Masyarakat Samin menyebar di beberapa daerah dan bermukim secara berkelompok. Kebanyakan di pedalaman dekat dengan hutan jati, salah satunya di Dukuh Blimbing, Desa Sambongrejo, Kecamatan Sambong, sekitar 38 kilometer ke timur dari pusat Kota Blora. Saat ini dikenal dengan Kampung Samin dan telah ditetapkan sebagai desa wisata budaya.
Sejarah Gerakan Saminisme
Masyarakat Samin adalah salah satu suku di Indonesia yang berasal dari pemikiran atau ajaran pemimpin masyarakat yang bernama Samin Surosentiko. Memiliki nama asli Raden Kohar yang merupakan putra dari Raden Surowidjoyo yang berasal dari kalangan bangsawan.
Pada mulanya, suku Samin dengan ajaran Saminismenya hadir sebagai sebuah gerakan perlawanan menentang pemerintah Belanda yang merampas tanah-tanah rakyat untuk memperluas area hutan jati.
Tidak hanya itu, pemerintah Belanda kemudian menindaklanjuti dengan pemungutan pajak untuk tanah, air, dan usaha ternak mereka. Pemanfaatan hutan juga dibatasi.
Hal inilah yang membuat para masyarakat pinggir hutan resah dan akhirnya melakukan perlawanan. Di bawah pimpinan Samin Surosentiko, yang diangkat sebagai pemimpin tanpa persetujuan dirinya, karena ia dianggap sebagai orang yang pemberani dan selalu membela kepentingan rakyat.
Perlawanan masyarakat Samin berupa perlawanan kultural. Gerakan perlawanan Saminis dengan menggunakan bahasa Jawa Ngoko (tataran bahasa paling kasar dalam bahasa Jawa) dan disertai bahasa Sanepa (perumpamaan).

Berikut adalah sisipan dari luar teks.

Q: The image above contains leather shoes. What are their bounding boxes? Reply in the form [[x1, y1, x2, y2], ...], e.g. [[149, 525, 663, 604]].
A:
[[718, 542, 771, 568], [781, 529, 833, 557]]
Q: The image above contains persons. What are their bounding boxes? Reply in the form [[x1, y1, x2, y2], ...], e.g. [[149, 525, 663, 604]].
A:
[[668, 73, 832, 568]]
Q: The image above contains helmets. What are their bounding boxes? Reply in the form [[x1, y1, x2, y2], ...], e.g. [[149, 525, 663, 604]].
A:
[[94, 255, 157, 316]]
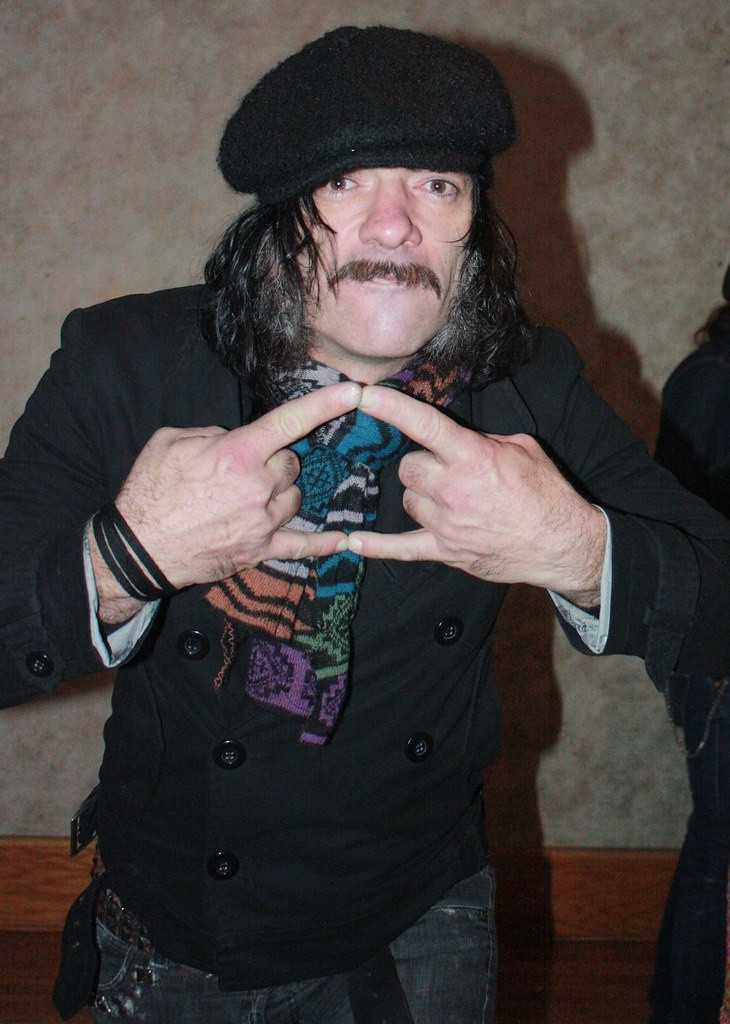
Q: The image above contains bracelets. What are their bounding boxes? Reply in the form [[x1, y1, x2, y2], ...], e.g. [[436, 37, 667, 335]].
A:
[[91, 501, 181, 604]]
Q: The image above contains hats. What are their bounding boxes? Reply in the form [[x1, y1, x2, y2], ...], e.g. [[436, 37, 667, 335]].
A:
[[217, 26, 515, 205]]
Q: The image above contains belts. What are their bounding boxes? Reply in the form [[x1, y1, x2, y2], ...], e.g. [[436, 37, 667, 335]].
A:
[[94, 887, 213, 979]]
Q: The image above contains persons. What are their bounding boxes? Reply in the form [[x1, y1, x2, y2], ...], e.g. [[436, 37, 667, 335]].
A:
[[0, 21, 730, 1024], [640, 267, 730, 1024]]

Contohnya seperti ketika ditanya “berapa jumlah sapimu?” maka orang Samin akan menjawab “dua” meskipun jumlah sapinya empat. Padahal yang ia maksud adalah jantan dan betina.

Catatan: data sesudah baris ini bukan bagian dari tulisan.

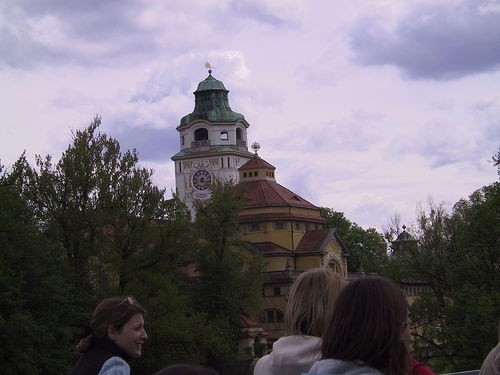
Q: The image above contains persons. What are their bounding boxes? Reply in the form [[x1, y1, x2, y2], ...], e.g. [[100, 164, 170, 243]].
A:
[[70, 296, 147, 375], [402, 310, 434, 375], [306, 274, 411, 375], [252, 267, 345, 375], [477, 343, 500, 375], [156, 364, 218, 375]]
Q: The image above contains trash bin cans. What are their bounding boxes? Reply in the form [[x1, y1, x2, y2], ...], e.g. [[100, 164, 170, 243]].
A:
[[252, 343, 267, 357]]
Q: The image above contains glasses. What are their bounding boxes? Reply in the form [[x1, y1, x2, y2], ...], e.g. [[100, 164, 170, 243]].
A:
[[108, 296, 137, 317]]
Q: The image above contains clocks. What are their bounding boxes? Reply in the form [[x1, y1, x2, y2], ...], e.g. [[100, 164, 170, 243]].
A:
[[191, 169, 213, 191]]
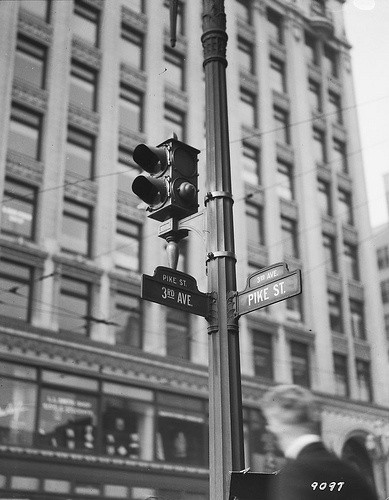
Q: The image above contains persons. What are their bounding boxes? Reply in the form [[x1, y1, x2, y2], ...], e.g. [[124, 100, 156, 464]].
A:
[[260, 384, 377, 495]]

Penyampaian itu juga disertai dengan bahasa yang kasar. Hal itu berhasil membuat pemerintah Belanda jengkel ketika berhadapan dengan kelompok ini. Mereka menyebut masyarakat Samin sebagai orang yang tidak bisa berbahasa karena ketika ditanya selalu berbelit-belit dan sangat kasar.
Dari hal itulah masyarakat Samin acap kali dipandang masyarakat luas dengan kaca mata buram, dianggap sebagai kelompok yang suka memberontak, kolot, dan tidak kooperatif.
Stigma negatif tersebut dibangun oleh Belanda agar pengikut ini dikucilkan dari masyarakat. Padahal banyak sekali ajaran Samin yang sepenuhnya belum diketahui dan memuat keluhuran dalam memaknai hidup.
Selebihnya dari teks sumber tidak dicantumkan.